4.1. Anchorage Unit Considerations

The static part of the hexapod represents the anchorage unit of a clinical situation. An intrusive force at the anterior results in a distally tipping moment at the distal end. Sagittal forces will generate moments mesially/distally rotating around the longitudinal axis of the anchorage unit. The last of the three orthogonal moment components is a rotation: the intrusive forces for the arch-formed cantilevers will generate buccally directed tipping moments. In the typodont study, the reaction at the anchorage unit was neglectable for both 5 mm and 10 mm activation, which is in agreement with the previous study [26]. In a clinical setting, when the anterior segment is activated for the intrusion, extrusive force, and tip back moment appear on the molar (Figure 1.) The moment leads to the molar distal tip. To avoid unwanted tooth movement in the anchorage unit, the use of skeletal anchorage is a method of choice. Insertion of a cantilever in a bracket slot of the TAD produces an undesirable couple. The cantilever’s size should match the dimensions of the slot to reduce the wire play and prevent screw failure [32]. Cantilevers can be applied to the temporary anchorage devices (TAD) for single impacted tooth traction [33], and molar uprighting [34]. Tipped molar can be directly ligated to the TAD, to neutralize vertical forces with uprighting with the cantilever hooked at the anterior segment [35]. The variation of Burstone’s three-piece intrusion arch connected to miniscrews can eliminate the side effects of conventional treatment methods and avoid unwanted movement of the anchor teeth [36,37].
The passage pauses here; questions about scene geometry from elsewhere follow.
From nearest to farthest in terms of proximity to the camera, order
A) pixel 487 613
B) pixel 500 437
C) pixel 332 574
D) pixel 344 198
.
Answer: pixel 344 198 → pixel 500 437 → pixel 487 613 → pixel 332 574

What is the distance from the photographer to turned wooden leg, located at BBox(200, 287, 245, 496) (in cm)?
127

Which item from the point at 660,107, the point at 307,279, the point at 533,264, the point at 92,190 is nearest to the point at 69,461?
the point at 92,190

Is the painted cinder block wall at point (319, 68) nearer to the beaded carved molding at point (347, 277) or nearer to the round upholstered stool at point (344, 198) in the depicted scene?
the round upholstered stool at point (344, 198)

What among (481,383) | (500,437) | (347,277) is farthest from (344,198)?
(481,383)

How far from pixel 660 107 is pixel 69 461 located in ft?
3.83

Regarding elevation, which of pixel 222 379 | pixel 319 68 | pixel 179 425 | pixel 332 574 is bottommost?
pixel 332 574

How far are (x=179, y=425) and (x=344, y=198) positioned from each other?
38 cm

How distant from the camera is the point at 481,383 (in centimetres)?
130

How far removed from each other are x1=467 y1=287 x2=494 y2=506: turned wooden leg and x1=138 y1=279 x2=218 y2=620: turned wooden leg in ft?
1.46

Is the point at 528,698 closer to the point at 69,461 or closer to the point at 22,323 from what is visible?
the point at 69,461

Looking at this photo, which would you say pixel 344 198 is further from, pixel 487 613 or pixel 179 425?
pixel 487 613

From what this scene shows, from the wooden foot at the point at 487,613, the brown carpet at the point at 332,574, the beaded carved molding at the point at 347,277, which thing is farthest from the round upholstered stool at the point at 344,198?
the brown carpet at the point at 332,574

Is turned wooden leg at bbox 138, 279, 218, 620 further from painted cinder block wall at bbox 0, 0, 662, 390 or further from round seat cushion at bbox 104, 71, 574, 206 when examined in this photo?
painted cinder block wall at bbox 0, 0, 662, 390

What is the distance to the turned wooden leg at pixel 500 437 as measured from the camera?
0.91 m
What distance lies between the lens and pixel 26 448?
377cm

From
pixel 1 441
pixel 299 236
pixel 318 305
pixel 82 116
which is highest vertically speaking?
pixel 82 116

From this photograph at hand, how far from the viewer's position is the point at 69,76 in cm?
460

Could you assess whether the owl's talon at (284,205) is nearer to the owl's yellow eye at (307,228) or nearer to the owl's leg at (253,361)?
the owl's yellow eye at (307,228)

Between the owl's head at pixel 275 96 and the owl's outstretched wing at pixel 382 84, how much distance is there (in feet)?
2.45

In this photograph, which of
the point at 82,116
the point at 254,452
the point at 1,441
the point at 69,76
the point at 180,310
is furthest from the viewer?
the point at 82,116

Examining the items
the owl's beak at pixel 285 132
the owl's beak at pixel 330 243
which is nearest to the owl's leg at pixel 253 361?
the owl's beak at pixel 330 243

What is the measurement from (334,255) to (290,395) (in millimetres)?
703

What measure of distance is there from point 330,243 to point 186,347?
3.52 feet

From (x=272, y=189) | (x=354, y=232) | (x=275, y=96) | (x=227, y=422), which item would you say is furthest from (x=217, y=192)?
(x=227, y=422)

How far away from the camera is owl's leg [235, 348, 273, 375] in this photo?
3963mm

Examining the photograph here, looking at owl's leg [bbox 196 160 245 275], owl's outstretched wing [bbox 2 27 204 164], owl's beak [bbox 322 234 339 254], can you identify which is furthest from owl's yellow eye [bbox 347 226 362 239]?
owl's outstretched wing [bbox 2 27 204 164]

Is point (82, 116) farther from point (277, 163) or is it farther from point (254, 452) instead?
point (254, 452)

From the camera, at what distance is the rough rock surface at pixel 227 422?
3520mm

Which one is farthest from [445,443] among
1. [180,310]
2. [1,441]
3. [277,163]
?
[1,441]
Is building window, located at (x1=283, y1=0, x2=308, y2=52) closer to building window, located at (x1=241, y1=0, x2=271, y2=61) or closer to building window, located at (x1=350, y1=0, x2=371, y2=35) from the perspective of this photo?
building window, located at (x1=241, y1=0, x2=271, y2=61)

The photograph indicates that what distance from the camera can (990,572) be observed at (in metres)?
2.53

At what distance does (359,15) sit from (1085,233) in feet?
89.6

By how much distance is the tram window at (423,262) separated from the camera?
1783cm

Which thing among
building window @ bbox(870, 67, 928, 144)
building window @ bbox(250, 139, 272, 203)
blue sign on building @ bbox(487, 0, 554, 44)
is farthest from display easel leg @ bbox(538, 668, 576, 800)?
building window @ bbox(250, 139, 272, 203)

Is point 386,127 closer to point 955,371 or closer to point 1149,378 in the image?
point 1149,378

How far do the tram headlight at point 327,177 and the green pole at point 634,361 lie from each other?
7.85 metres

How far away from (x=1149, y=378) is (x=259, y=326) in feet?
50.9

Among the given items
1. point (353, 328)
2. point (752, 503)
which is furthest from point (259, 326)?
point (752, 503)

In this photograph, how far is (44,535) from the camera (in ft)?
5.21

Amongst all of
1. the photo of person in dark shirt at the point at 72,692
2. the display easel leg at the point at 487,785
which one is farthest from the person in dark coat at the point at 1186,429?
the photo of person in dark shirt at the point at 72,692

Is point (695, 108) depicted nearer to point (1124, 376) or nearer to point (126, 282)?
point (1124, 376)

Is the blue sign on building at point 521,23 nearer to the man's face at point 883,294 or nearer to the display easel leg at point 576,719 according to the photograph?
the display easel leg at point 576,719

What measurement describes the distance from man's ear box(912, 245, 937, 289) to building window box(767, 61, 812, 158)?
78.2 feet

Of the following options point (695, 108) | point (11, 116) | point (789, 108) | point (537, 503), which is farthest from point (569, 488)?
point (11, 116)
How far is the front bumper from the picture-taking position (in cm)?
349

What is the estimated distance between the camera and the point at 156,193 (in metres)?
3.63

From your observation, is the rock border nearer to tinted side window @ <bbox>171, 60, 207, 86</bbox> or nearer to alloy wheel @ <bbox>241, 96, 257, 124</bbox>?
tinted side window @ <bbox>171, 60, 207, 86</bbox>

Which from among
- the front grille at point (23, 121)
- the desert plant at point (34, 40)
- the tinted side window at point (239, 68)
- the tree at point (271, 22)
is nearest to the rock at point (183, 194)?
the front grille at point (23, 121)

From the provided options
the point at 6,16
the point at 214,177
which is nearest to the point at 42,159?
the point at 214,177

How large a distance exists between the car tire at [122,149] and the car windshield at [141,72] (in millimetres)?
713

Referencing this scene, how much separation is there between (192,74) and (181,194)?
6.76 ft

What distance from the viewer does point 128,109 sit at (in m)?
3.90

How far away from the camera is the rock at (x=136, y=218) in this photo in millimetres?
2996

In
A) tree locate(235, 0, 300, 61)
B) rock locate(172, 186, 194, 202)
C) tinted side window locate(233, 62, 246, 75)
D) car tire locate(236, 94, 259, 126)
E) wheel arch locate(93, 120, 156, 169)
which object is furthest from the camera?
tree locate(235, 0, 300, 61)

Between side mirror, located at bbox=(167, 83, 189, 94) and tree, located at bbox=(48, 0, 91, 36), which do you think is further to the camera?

4.2. Clinical Implications

As cantilevers deliver a statically determined force system, generated tooth movement is predictable. The segmented approach to intrusion and retraction allows simultaneous control of tooth movement in the anteroposterior and vertical planes. In case of a correction of the combined overbite and overjet, a combination of intrusion and retraction is desired [28]. TMA has desired properties for a cantilever spring: low load-deflection rate, large range of activations with less frequent reactivations needed [28]. The choice of cantilever design in a three-piece intrusion arch can help to solve different clinical issues. In patients where a combination of retraction and intrusion of incisors is desired, the use of a curved cantilever will result in an additional horizontal force component. If the protrusion is anticipated, a utility-shaped cantilever will deliver the desired combination of protrusive and intrusive forces over a long-range [1]. Another possible use is midline correction, as the cantilevers are known to produce medial and lateral forces during deactivation [26].

4.3. Limitations

All measurements presented in the current study were obtained in vitro. Therefore, they may not reflect clinical conditions. Classical minimum sample size or power calculation could not be performed, as there were no pre-existing variation values available from other studies, and because conventional descriptive and comparative statistics were not performed. The sample size of five copies per cantilever design was decided upon as a compromise between having on the one hand as many samples as possible and on the other hand keeping the time, it took to bend the total number of cantilevers into shape, feasible. Other external influences were minimalized by carrying out all measurements on the same day and by the same operators. In the future, the sample can be increased. The wires originated from the same package with the same reference number to avoid inequality between batches. All tests were performed in the room temperature: it will be interesting to evaluate if the results would differ in different temperatures. It may be plausible that change of the temperature may have an impact on the properties of a TMA wire. In the experimental part, the assessment of the results from the experimental part was performed qualitatively, since no measurements were obtained: no error of the method (number) could be assessed. Typodonts are an excellent tool to perform a simulation of tooth movement. However, biological aspects (periodontium, bone remodeling) are not taken into consideration and the current study should be viewed and considered as a proof of concept [38,39]. The weakness of this study is that it was performed in vitro. However, due to ethical considerations, the study could not be performed clinically on patients.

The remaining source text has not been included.